Retype the lines below exactly, from the one that contains "56 Cheshire Drive - Photo 9" through the last, and leave every picture out.

Information shown:
^^^^^^^^^^^^^^^^

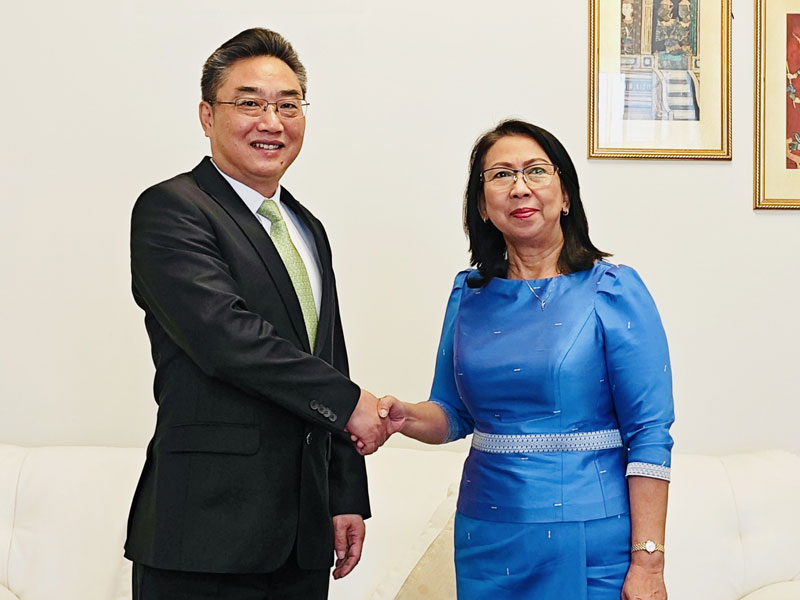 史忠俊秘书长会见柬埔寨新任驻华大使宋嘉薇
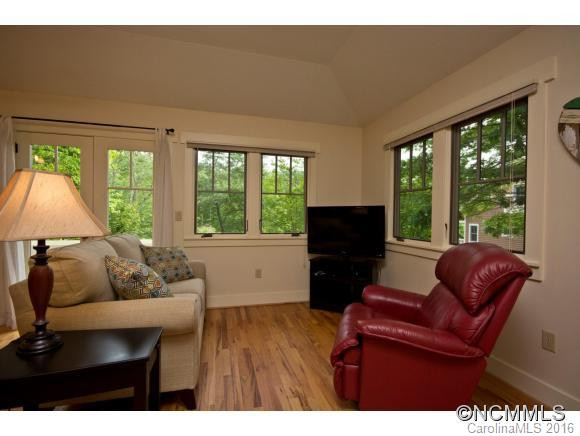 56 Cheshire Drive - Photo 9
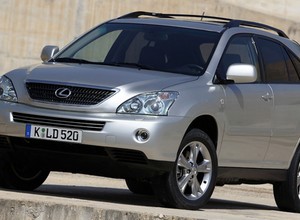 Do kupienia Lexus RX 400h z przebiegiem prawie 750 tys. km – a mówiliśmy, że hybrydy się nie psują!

^^^^^^^^^^^^^^^^

Answer to this exercise:
 56 Cheshire Drive - Photo 9
 Do kupienia Lexus RX 400h z przebiegiem prawie 750 tys. km – a mówiliśmy, że hybrydy się nie psują!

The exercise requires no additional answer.